**Seite**

______________________________

Wie meinst du das "schlecht auswirken"?

Performance Einbruch o.ä ist nicht zu befürchten, es regelt ja nur wieviel CCACHE insgesamt nutzen darf.

Ich hab meinen Gentoo Server jetzt mit CCache seid fast nem Jahr am laufen (neu aufgesetzt damals)

und ich habe das CCACHE Folder auf meine Server Partition ausgelagert (hat den Vorteil das wenn ich Gentoo neu aufsetze er auf die alten Cached Files zurückgreifen kann und bei nem Format nicht verloren gehen, solltest du auch so machen, einfach ne Extra Partition.

Erleichtert ne neue Gentoo Installation schon ungemein.

Achja, geh mal mit nano in die 99local, es ist wichtig das nach jedem Pfad ein : steht damit Gentoo weiss das dann der nächste pfad kommt, ansonsten wenn die nicht mit : getrennt sind erkennt Gentoo das als ein einziger Pfad an und das ist falsch.

______________________________

**Datenauszug**

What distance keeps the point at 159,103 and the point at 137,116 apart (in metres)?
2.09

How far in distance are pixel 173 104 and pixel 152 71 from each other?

______________________________

**Aufgabenstellung**
Welches Zeichen muss laut der Seite in der Datei 99local nach jedem Pfad stehen? Bitte antworte in einem Satz. Die Auflistung ist eigenständiges Material und hat mit der Seite nichts zu tun.

**Ausgabe**
Nach jedem Pfad muss ein Doppelpunkt (:) stehen.